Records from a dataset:
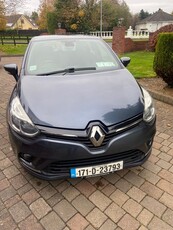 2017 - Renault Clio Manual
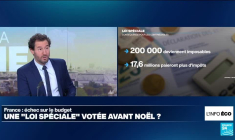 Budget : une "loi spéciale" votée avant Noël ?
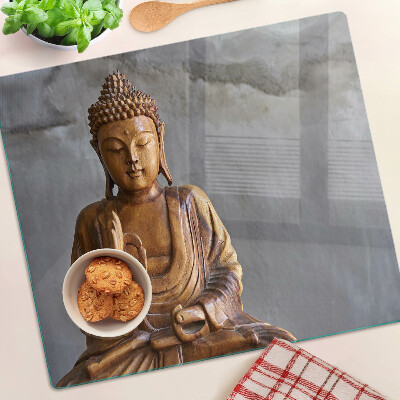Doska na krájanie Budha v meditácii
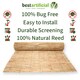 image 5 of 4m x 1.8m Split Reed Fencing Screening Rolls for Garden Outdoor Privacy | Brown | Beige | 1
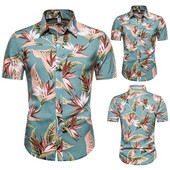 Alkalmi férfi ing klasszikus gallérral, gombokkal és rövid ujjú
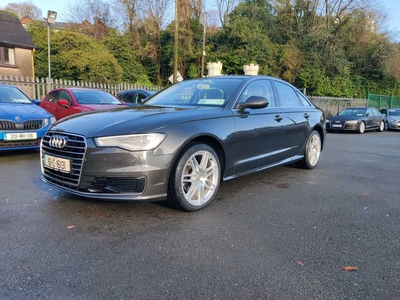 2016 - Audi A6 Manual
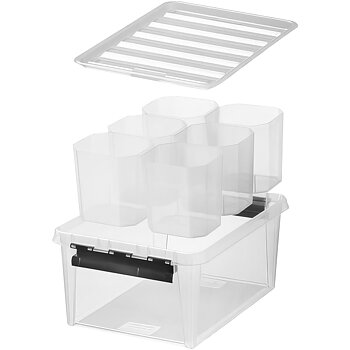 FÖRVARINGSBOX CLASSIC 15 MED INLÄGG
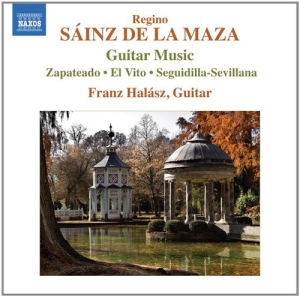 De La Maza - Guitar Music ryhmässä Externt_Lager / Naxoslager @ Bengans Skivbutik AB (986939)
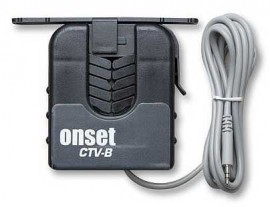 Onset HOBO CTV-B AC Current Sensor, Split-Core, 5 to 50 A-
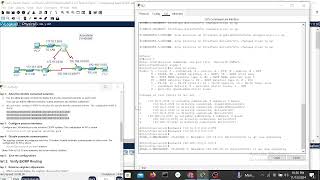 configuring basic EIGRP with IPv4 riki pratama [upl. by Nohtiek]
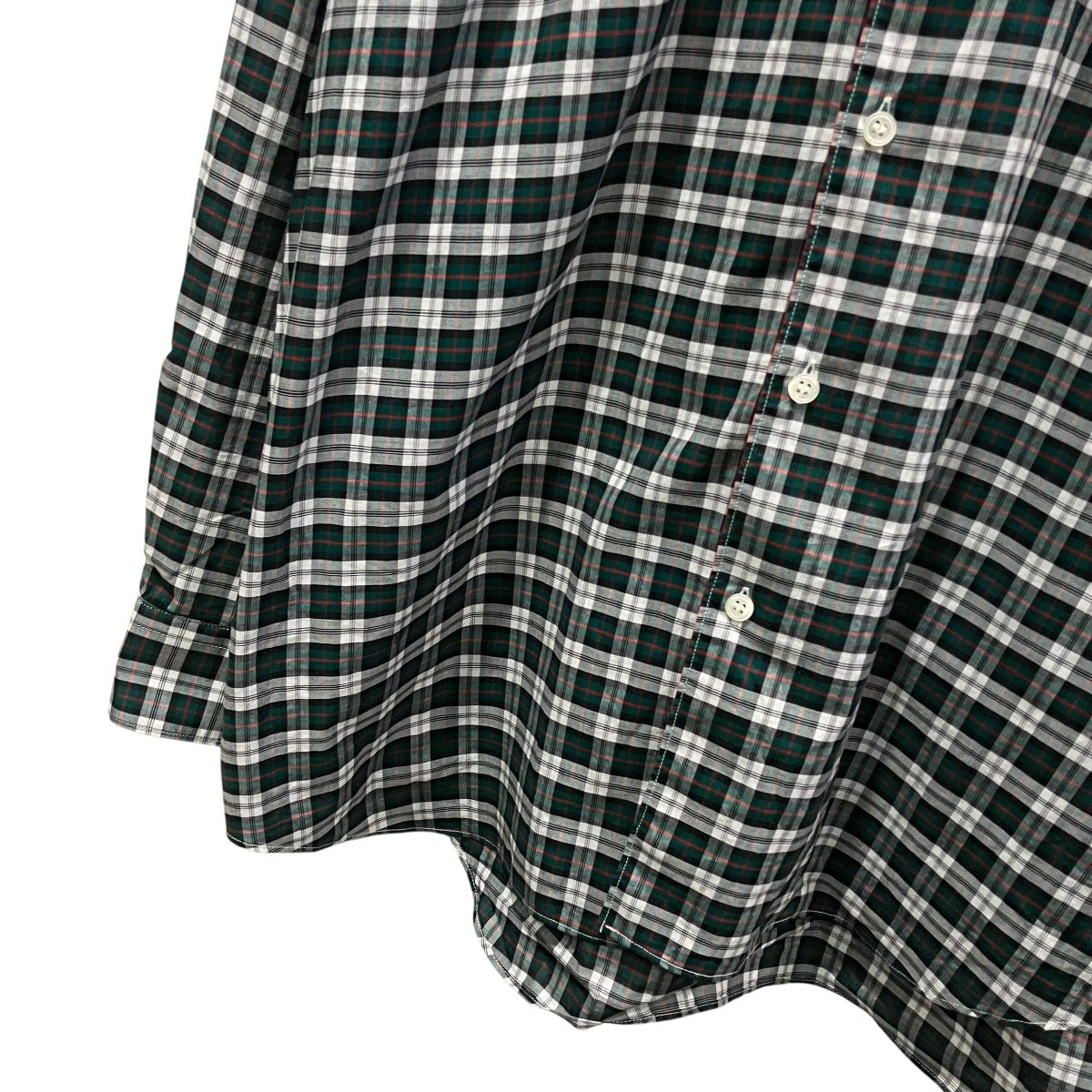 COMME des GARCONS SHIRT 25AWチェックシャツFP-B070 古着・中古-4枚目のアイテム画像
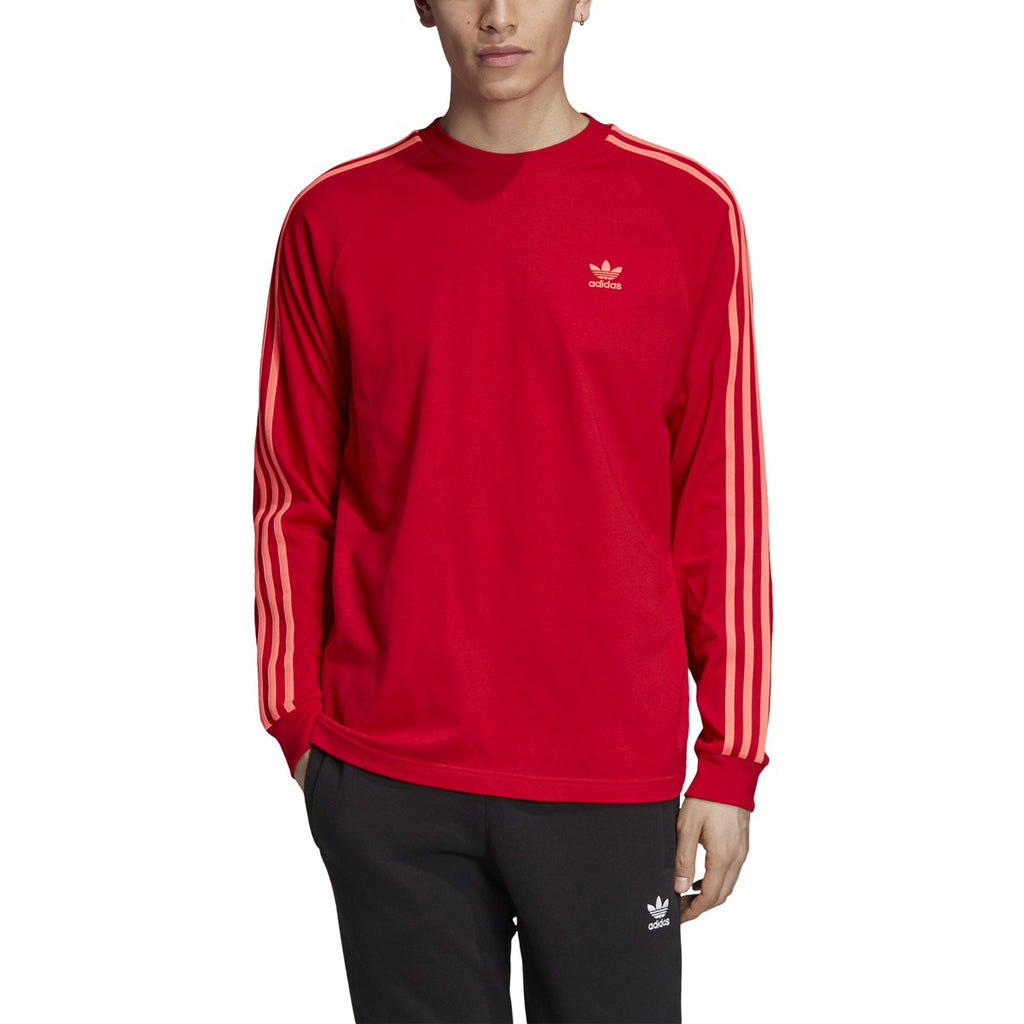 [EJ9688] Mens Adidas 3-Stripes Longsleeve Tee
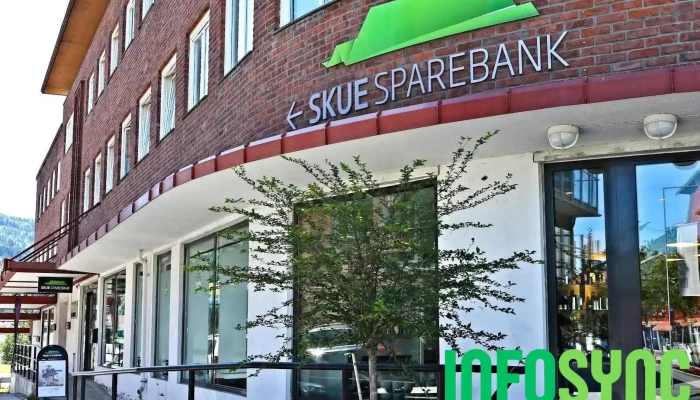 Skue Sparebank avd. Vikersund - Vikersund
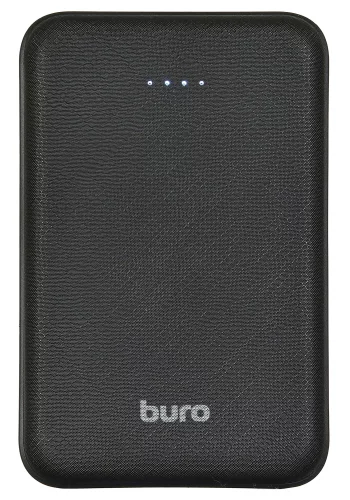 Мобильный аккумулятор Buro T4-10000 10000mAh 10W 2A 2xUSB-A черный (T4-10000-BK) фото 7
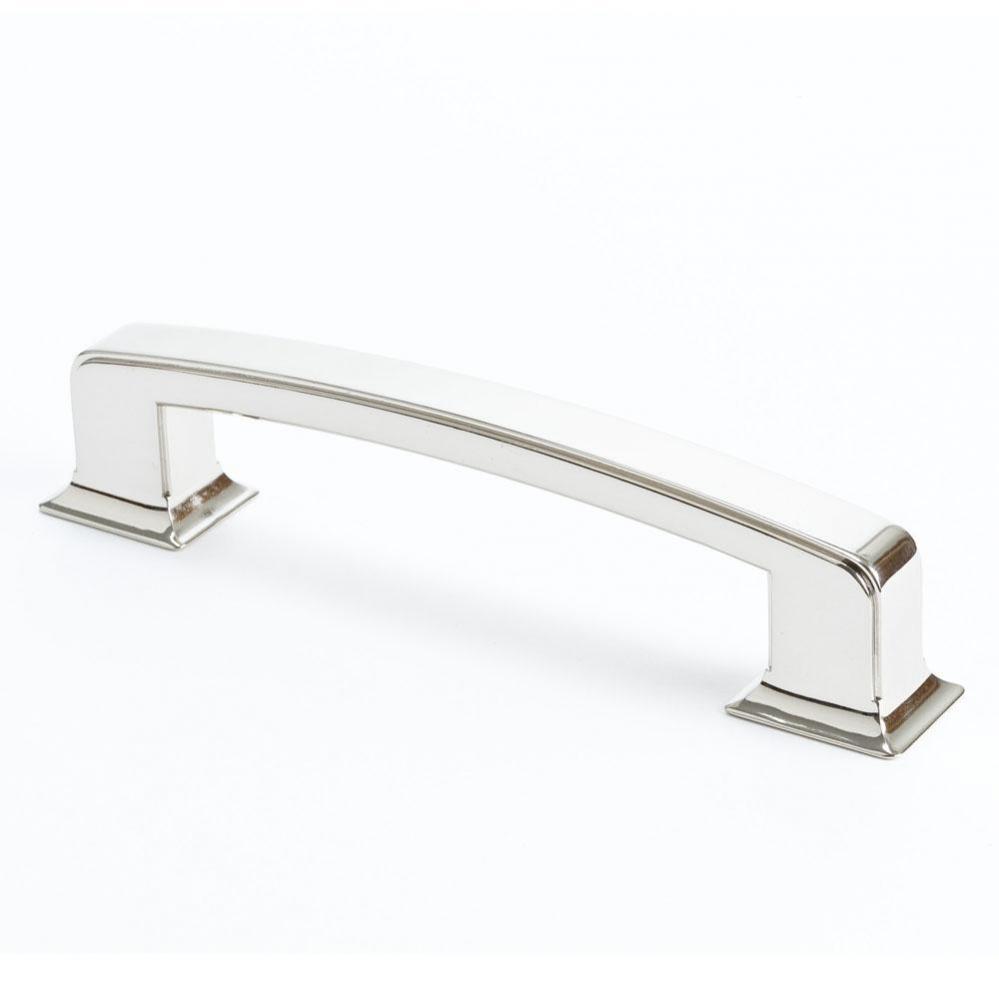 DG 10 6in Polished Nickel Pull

What to do - Starting from the line with "Doska na krájanie Budha v meditácii" in the records above, repeat each line exactly until you have written the line with "FÖRVARINGSBOX CLASSIC 15 MED INLÄGG", then stop; drop the pictures.

Your solution -
Doska na krájanie Budha v meditácii
 image 5 of 4m x 1.8m Split Reed Fencing Screening Rolls for Garden Outdoor Privacy | Brown | Beige | 1
 Alkalmi férfi ing klasszikus gallérral, gombokkal és rövid ujjú
 2016 - Audi A6 Manual
 FÖRVARINGSBOX CLASSIC 15 MED INLÄGG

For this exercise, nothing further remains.